Entries on spatial positioning
>> Begin
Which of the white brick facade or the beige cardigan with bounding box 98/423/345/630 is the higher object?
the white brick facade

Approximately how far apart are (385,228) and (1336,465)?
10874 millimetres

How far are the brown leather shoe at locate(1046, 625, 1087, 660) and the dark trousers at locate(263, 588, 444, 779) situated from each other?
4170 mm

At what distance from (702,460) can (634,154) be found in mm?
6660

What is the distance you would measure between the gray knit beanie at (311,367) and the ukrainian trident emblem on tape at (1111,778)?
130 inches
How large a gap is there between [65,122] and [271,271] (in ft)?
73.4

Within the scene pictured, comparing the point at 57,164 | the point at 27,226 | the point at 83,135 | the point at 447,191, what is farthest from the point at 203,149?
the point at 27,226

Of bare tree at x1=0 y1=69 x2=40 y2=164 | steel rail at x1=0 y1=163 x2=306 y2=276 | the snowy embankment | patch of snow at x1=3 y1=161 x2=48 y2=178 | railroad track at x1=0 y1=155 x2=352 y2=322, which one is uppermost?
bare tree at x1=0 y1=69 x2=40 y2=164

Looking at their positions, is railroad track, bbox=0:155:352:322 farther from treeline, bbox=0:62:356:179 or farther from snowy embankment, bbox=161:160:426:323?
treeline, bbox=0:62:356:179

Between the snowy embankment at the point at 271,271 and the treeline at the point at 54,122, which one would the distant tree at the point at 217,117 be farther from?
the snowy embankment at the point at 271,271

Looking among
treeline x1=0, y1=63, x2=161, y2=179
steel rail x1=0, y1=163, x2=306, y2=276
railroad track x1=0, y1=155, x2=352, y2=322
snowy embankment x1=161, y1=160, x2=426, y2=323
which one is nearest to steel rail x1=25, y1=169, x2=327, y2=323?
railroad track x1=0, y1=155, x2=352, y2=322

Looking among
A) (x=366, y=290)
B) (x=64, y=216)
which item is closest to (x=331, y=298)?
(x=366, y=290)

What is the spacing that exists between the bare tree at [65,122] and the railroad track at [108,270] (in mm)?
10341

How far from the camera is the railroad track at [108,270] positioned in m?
>> End
Please reproduce the listing above word for word, keeping every line intact from start to end.

Which of the white brick facade or the beige cardigan with bounding box 98/423/345/630 is the higher object?
the white brick facade

Approximately how far apart are (385,228) and (1336,465)?
10874 millimetres

How far are the brown leather shoe at locate(1046, 625, 1087, 660) and the dark trousers at locate(263, 588, 444, 779) situated from each other?
4170 mm

At what distance from (702,460) can (634,154) be found in mm?
6660

What is the distance you would measure between the gray knit beanie at (311,367) and the ukrainian trident emblem on tape at (1111,778)?
130 inches
How large a gap is there between [65,122] and [271,271] (in ft)?
73.4

Within the scene pictured, comparing the point at 57,164 | the point at 27,226 | the point at 83,135 | the point at 447,191, what is farthest from the point at 203,149?
the point at 27,226

Of bare tree at x1=0 y1=69 x2=40 y2=164 | steel rail at x1=0 y1=163 x2=306 y2=276 | the snowy embankment | patch of snow at x1=3 y1=161 x2=48 y2=178 | railroad track at x1=0 y1=155 x2=352 y2=322, which one is uppermost?
bare tree at x1=0 y1=69 x2=40 y2=164

Looking at their positions, is railroad track, bbox=0:155:352:322 farther from treeline, bbox=0:62:356:179 or farther from snowy embankment, bbox=161:160:426:323?
treeline, bbox=0:62:356:179

Between the snowy embankment at the point at 271,271 and the treeline at the point at 54,122, which one would the distant tree at the point at 217,117 be farther from?
the snowy embankment at the point at 271,271

Looking among
treeline x1=0, y1=63, x2=161, y2=179
steel rail x1=0, y1=163, x2=306, y2=276
railroad track x1=0, y1=155, x2=352, y2=322
snowy embankment x1=161, y1=160, x2=426, y2=323
which one is nearest to steel rail x1=25, y1=169, x2=327, y2=323?
railroad track x1=0, y1=155, x2=352, y2=322

Looking among
A) (x=366, y=290)
B) (x=64, y=216)
which item is closest to (x=331, y=298)?
(x=366, y=290)

What is the spacing that exists between the bare tree at [65,122] and the railroad track at [108,270] (in mm)?
10341

How far from the camera is the railroad track at [108,270] positioned in m?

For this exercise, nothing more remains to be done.